Kegiatan tersebut dipimpin oleh Katim Psikologi Polda Aceh, Ipda Amiruddin, S.Psi., M.Psi., bersama anggota tim yakni Brigpol Muhammad Khalil, S.Psi., M.A.P., Brigpol Fitri, S.Psi., dan Bripda Dina Safitri, S.Psi.
Pelaksanaan kegiatan turut dipantau oleh Wakapolres Bener Meriah Kompol Dr. H. Syabirin, S.H., M.Si., yang hadir untuk memastikan seluruh rangkaian berjalan dengan baik dan sesuai prosedur.
Sebanyak 52 personel Polres Bener Meriah, terdiri dari perwira dan bintara, mengikuti tes psikologi dan layanan konseling yang dilaksanakan oleh Tim Psikologi Polda Aceh. Tes psikologi bagi pemegang senpi berlangsung di Aula Endra Dharma Laksana Mapolres Bener Meriah, sementara layanan konseling dilaksanakan di ruang Bag SDM Polres Bener Meriah.

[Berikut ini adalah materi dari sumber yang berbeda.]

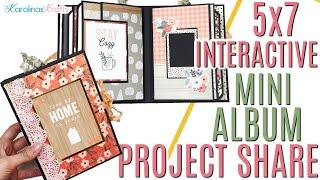 Home Themed Interactive 5x7 Mini Album Project Share using The Avenue Paper Collection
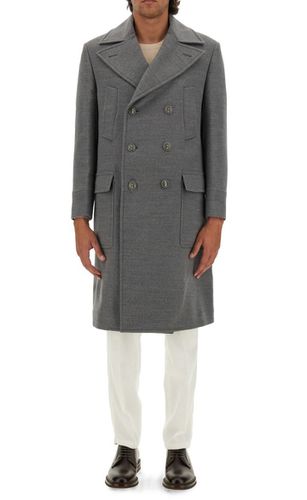 Double-breasted Long Coat - Brunello Cucinelli - Modalova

Katim Psikologi Polda Aceh, Ipda Amiruddin, menjelaskan bahwa kegiatan ini bertujuan untuk memetakan kondisi psikologis personel sekaligus memastikan kelayakan psikologis anggota yang memegang senjata api dinas.
“Melalui kegiatan ini, kami dapat memperoleh gambaran kondisi psikologis personel serta mengidentifikasi berbagai faktor yang dapat memengaruhi pelaksanaan tugas. Selain itu, tes psikologi pemegang senpi juga menjadi langkah preventif untuk meminimalisir potensi penyalahgunaan senjata api dan memastikan setiap personel yang diberikan kewenangan memegang senpi memiliki kesiapan mental yang baik,” ujar Ipda Amiruddin.
Ia menambahkan, layanan konseling juga menjadi sarana bagi personel untuk memperoleh pendampingan psikologis, sehingga mampu menjaga kesehatan mental dan meningkatkan kualitas kinerja dalam memberikan pelayanan kepada masyarakat.
Kegiatan ini merupakan bagian dari komitmen Polri dalam membangun sumber daya manusia yang unggul, profesional, dan berintegritas, sejalan dengan semangat transformasi menuju Polri yang Presisi. Dengan kondisi psikologis yang sehat dan stabil, personel diharapkan mampu menjalankan tugas secara optimal, humanis, dan bertanggung jawab.